Dierproeven met muizen hebben bewezen dat hun gedrag verandert als ze hun microben kwijtraken: ze isoleren zich van hun soortgenoten. Krijgen ze ook maar een enkele lactobacillenstam dan worden ze weer socialer. Het zal u niet verwonderen dat het onderzoek naar ASS en andere sociale storingen (angst, schizofrenie, extreme verlegenheid, introversie versus extraversie) hierin meespeelt. De aanbevelingen van psychiaters zouden dan ook over voeding kunnen gaan! Australisch onderzoek merkte een significante verbetering op bij depressieve mensen als ze (veel) meer groenten gingen eten (zie vorig stukje) en zoetmiddelen en emulgatoren meden.
De sleutel tot verbetering ligt dus grotendeels in handen van de patiënten zelf! Kom daar eens om bij onze psychiatrische centra.... De toename, na de tweede wereldoorlog, van psychiatrische aandoeningen kan dus zeker ook te maken hebben met de enorme consumptie van antibiotica, met instantmaaltijden en industrieel bereid voedsel. En met stress, natuurlijk. Natuurvolkeren hebben een veel rijkere, gevarieerdere darmflora en zo ongeveer geen chronische darmontstekingen, geen multiple sclerose.
En dan moeten we het nog eens hebben over keizersnedes: baby’s die zo gehaald worden blijken later een groter risico te lopen op bepaalde allergieën, op diabetes, op stressziekten. Het inwrijven met vaginaal slijm van de moeder wordt door artsen dikwijls geweigerd omdat ze angst hebben voor een besmetting met streptokokken of andere kiemen.
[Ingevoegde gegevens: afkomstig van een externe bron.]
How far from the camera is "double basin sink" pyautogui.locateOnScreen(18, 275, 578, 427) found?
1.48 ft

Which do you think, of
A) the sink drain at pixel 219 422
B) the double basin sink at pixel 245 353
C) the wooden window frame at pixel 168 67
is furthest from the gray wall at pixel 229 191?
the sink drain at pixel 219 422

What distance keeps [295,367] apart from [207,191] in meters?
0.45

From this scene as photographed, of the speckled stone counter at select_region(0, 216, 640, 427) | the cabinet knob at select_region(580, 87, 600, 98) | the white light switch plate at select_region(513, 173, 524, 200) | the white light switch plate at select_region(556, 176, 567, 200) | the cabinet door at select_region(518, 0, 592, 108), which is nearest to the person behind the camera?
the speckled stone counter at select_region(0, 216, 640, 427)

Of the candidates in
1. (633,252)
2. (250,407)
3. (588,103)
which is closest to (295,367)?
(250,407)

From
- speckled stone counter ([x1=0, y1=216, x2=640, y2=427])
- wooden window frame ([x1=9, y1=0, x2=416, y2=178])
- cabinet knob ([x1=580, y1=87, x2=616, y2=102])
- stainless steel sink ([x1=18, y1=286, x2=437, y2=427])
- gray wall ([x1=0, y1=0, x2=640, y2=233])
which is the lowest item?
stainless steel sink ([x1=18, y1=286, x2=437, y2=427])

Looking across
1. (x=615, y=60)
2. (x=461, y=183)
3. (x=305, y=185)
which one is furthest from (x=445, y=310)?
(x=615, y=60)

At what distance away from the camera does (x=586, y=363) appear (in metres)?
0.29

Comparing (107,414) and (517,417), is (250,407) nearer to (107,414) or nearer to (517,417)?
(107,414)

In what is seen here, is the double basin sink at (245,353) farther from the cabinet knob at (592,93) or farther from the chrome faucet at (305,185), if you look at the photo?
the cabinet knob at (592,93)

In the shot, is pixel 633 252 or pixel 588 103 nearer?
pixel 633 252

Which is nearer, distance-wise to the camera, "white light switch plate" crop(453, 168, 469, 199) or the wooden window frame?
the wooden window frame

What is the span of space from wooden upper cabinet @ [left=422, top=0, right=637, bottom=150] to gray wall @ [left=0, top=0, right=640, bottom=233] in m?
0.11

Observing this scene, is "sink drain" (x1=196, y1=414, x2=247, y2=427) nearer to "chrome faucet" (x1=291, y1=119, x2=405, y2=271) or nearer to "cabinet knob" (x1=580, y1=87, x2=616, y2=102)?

Ook moedermelk speelt een rol: die bevat veel suikers die voor de boreling onverteerbaar zijn, maar voor de darmflora een traktatie: ze maken daarmee allerhande nuttige stofjes die het kind helpen met de ontwikkeling van bv de hersenen - denk aan IQ en cognitieve vaardigheden. Of hoe vererving ook op andere manieren dan genetisch kan gebeuren!